Imposible evitar el contacto físico, el sudor o el olor de todas y cada una de las personas con las que nos cruzaremos en aquella orgía de vida y color. Los occidentales solemos temer y eludir el contacto físico. Basta observar cómo nos pegamos a las paredes en cualquier ascensor europeo, intentando que bajo ninguna circunstancia nuestro cuerpo pueda rozar el de otros pasajeros. Sin embargo, en otras culturas el tacto de otros seres humanos es natural. En la medina es inevitable.

Me dejé llevar por el torrente de vida y aproveché para visitar el zoco de las alfombras (Al Lefta), el zoco de los perfumes (Al Attarine) el zoco de los telares (Al Koumach) y el de los sombrereros (Ech-Chauwachiya), entre otros. Desfilaron ante mi cámara las colosales puertas de la ciudad: Bab Al Bahr, Bab Al Sotúka, Bab Al Jazira, Bab Carthajna y Bab Al Jadid, de las que poco queda en pie; el complejo de las tres madrasas, el palacio de Dar Othmam y, naturalmente, la Gran Mezquita.




La Gran Mezquita, o mezquita Zaituna, fundada en el año 732, es el mayor y más importante templo de Túnez, y es el núcleo central de la vida espiritual en la capital. Muy cerquita de ella se encuentra el Toubet Aziza Otomana, un mausoleo donde descansan los restos de la princesa Aziza y de su familia.

Aziza (muerta en 1669) fue famosa por su gran piedad y bondad. Liberó a sus esclavos y destinó su fortuna a obras piadosas, entre ellas un hospital para los más necesitados. Si no fuese porque nunca pasó por el sacramento del bautismo ya habría sido una beata católica.

Al pasear por la medina de Túnez sereno, sin prisa, dejándose llevar por las oleadas humanas, contemplando la delicada sensibilidad de la arquitectura, los sabrosos olores, los chillones colores, resulta difícil concebir cómo en el nombre de Alá se ha podido generar tanta muerte, dolor y tristeza. Más o menos las mismas que en el nombre de Jesucristo.

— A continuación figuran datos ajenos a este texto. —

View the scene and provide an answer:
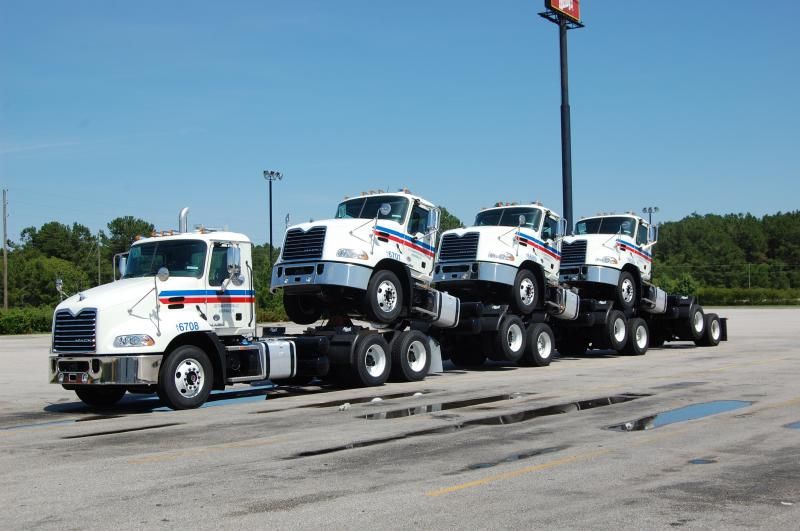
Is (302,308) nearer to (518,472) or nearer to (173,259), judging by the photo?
(173,259)

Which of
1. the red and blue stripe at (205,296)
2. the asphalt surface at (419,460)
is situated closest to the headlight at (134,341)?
the red and blue stripe at (205,296)


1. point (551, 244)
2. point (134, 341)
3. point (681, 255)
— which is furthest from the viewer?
point (681, 255)

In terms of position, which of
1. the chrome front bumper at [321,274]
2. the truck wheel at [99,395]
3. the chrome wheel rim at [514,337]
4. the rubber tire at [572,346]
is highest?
the chrome front bumper at [321,274]

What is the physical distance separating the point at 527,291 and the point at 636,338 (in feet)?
19.4

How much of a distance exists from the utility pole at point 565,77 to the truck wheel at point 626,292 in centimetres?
903

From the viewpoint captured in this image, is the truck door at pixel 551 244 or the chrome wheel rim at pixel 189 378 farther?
the truck door at pixel 551 244

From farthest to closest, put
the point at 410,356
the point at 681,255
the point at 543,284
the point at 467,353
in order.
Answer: the point at 681,255, the point at 543,284, the point at 467,353, the point at 410,356

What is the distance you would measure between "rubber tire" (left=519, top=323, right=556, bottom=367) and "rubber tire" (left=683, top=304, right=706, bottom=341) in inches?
335

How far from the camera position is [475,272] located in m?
23.1

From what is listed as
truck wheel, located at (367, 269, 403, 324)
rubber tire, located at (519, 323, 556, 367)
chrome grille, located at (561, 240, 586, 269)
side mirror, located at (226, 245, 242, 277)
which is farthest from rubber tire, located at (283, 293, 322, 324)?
chrome grille, located at (561, 240, 586, 269)

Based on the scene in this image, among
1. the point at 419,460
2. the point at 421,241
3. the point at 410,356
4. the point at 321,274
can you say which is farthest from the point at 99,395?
the point at 419,460

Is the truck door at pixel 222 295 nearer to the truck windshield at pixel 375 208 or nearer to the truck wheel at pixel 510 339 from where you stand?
the truck windshield at pixel 375 208

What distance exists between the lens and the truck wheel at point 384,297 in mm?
19078

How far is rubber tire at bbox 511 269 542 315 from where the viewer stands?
927 inches
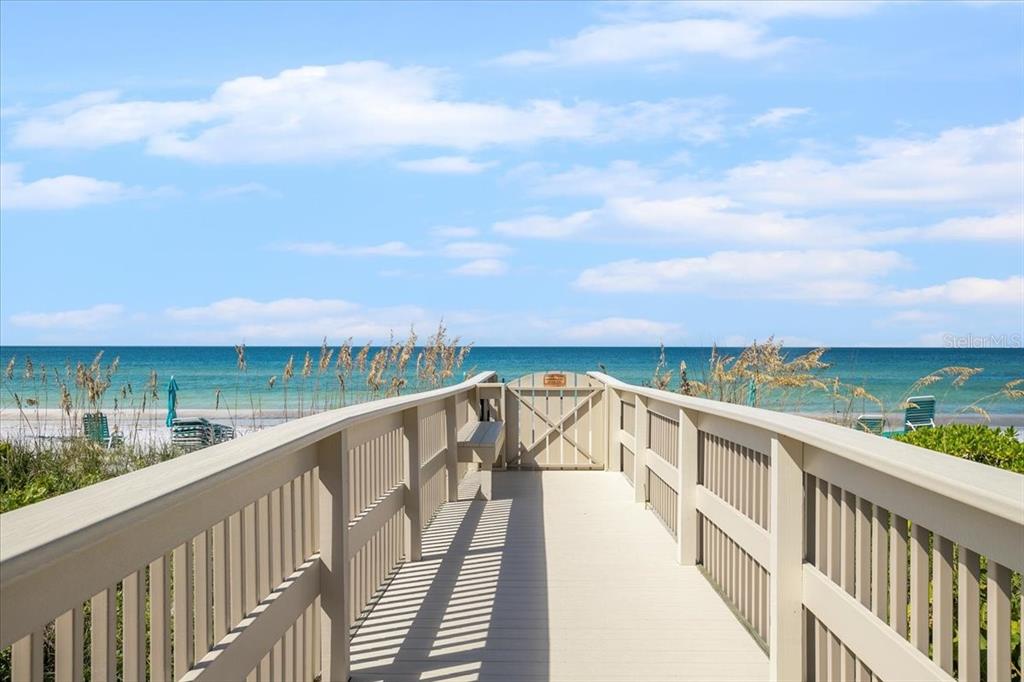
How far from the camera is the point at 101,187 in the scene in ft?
151

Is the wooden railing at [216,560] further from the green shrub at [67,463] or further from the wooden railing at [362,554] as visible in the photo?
the green shrub at [67,463]

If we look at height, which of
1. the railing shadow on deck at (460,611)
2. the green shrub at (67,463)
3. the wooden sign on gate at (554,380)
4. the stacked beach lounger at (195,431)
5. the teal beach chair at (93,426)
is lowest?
the railing shadow on deck at (460,611)

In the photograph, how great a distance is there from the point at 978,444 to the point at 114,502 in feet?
18.1

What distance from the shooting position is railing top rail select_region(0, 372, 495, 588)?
1.26 metres

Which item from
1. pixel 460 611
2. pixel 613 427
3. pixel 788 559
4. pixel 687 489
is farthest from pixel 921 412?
pixel 788 559

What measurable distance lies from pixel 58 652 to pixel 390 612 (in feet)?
10.1

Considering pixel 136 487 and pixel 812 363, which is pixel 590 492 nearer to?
pixel 812 363

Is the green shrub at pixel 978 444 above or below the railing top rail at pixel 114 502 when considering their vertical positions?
below

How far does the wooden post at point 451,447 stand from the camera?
304 inches

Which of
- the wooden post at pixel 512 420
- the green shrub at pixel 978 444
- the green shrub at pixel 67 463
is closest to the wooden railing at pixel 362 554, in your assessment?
the green shrub at pixel 978 444

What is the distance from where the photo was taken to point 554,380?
35.0 ft

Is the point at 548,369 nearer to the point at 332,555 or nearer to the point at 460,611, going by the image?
the point at 460,611

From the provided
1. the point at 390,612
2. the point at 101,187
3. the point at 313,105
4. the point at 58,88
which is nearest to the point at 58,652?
the point at 390,612

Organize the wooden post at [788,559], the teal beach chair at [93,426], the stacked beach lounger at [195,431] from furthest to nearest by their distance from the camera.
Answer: the stacked beach lounger at [195,431] → the teal beach chair at [93,426] → the wooden post at [788,559]
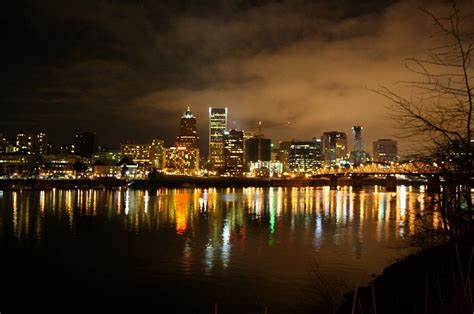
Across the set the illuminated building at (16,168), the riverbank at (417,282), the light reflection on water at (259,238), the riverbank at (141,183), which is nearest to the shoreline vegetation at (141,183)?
the riverbank at (141,183)

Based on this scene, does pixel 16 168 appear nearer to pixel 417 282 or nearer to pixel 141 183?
pixel 141 183

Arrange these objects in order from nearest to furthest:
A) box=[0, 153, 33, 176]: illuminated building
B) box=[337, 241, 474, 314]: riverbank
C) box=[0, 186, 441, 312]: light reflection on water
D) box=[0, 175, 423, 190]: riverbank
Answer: box=[337, 241, 474, 314]: riverbank, box=[0, 186, 441, 312]: light reflection on water, box=[0, 175, 423, 190]: riverbank, box=[0, 153, 33, 176]: illuminated building

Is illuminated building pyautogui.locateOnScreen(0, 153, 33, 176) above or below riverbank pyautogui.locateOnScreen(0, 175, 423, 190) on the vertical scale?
above

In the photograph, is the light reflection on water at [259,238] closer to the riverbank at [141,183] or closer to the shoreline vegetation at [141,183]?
the riverbank at [141,183]

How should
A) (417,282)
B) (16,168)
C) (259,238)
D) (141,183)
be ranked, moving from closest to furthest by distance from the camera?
(417,282), (259,238), (141,183), (16,168)

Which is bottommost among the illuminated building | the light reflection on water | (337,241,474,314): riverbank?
the light reflection on water

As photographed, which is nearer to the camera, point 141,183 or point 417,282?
point 417,282

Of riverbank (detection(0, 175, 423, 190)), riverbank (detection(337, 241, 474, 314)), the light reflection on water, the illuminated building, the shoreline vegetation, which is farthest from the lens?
the illuminated building

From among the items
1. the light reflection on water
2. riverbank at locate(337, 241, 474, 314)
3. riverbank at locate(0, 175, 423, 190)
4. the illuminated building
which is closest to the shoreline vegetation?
riverbank at locate(0, 175, 423, 190)

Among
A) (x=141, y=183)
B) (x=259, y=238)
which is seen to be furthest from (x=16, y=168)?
(x=259, y=238)

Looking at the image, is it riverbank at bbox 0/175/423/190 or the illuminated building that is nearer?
riverbank at bbox 0/175/423/190

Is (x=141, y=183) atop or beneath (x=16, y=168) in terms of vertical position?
beneath

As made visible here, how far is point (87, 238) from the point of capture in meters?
34.1

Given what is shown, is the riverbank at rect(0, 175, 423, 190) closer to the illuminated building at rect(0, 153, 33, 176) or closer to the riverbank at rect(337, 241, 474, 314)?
the illuminated building at rect(0, 153, 33, 176)
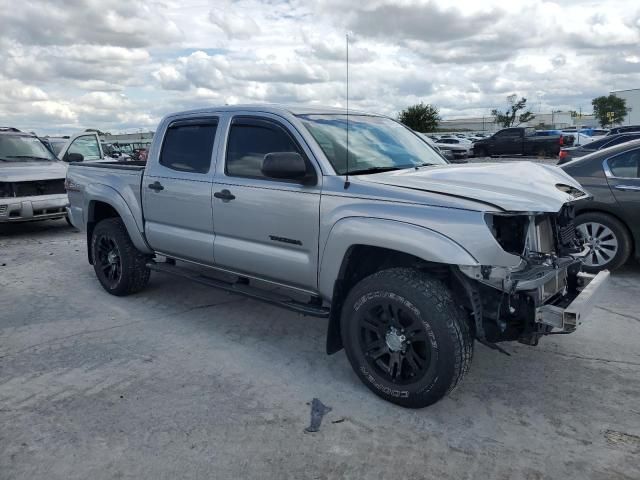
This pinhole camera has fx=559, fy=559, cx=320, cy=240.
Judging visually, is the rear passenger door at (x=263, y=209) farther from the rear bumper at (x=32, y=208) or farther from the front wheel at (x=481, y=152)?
the front wheel at (x=481, y=152)

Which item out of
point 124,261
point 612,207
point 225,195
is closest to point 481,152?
point 612,207

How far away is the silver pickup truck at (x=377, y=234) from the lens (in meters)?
3.30

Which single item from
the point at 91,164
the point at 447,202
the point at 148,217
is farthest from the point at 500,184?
the point at 91,164

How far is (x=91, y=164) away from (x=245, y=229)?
2825 millimetres

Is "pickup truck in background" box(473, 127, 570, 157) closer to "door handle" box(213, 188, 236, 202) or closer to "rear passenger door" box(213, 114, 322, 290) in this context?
"rear passenger door" box(213, 114, 322, 290)

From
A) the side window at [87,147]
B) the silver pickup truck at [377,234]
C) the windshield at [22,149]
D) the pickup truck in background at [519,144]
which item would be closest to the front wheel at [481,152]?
the pickup truck in background at [519,144]

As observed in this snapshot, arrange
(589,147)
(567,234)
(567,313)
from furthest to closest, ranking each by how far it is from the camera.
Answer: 1. (589,147)
2. (567,234)
3. (567,313)

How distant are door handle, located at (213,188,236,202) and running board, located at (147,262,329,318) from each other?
0.75 m

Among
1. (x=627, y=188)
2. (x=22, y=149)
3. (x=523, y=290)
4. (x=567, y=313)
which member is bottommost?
(x=567, y=313)

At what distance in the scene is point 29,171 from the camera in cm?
966

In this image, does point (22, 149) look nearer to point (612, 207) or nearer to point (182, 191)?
point (182, 191)

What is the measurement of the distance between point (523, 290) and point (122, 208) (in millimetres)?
4041

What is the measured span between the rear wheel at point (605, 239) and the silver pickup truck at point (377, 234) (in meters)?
2.59

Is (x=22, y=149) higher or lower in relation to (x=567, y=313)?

Por fin decidí comer algo, y escogí el fastuoso restaurante Essaraya, donde la gastronomía y la decoración son dignos de un califa. Allí me deleité con unos «bricks», deliciosas empanadillas rellenas de huevo y atún, probablemente heredados de los cocineros franceses en los tiempos de las colonias. Después una sabrosa y digestiva ensalada mechuya, rebosante de tomates asados, pimientos picantes, ajo, huevos duros y alcaparras, convenientemente regada con limón y aceite de oliva, heredado de los olivares de Al-Andalus. Y por fin un delicioso mestuf: cous-cous aderezado con canela, flanqueado por dulces dátiles, pistachos, almendras, nueces y pacas El mestuf, como nuestro roscón de Pascua, suele consumirse preferentemente en una fecha religiosa determinada, en este caso el Ramadán, pero, ¡qué demonios!, merece la pena hincarle el diente en cualquier época del año. La gastronomía tradicional tunecina es, sin duda, uno de los grandes atractivos de esta milenaria cultura mediterránea.

Y tras reponer fuerzas continué mi paseo. Muy cerca del angosto pasadizo donde se encuentra el restaurante, desemboqué en la plaza de los Guarnicioneros, y allí hice un descubrimiento interesante: la tumba del santón musulmán Abd Alá («servidor de Dios»), quien había nacido en España bajo el nombre cristiano de Anselm Turmeda.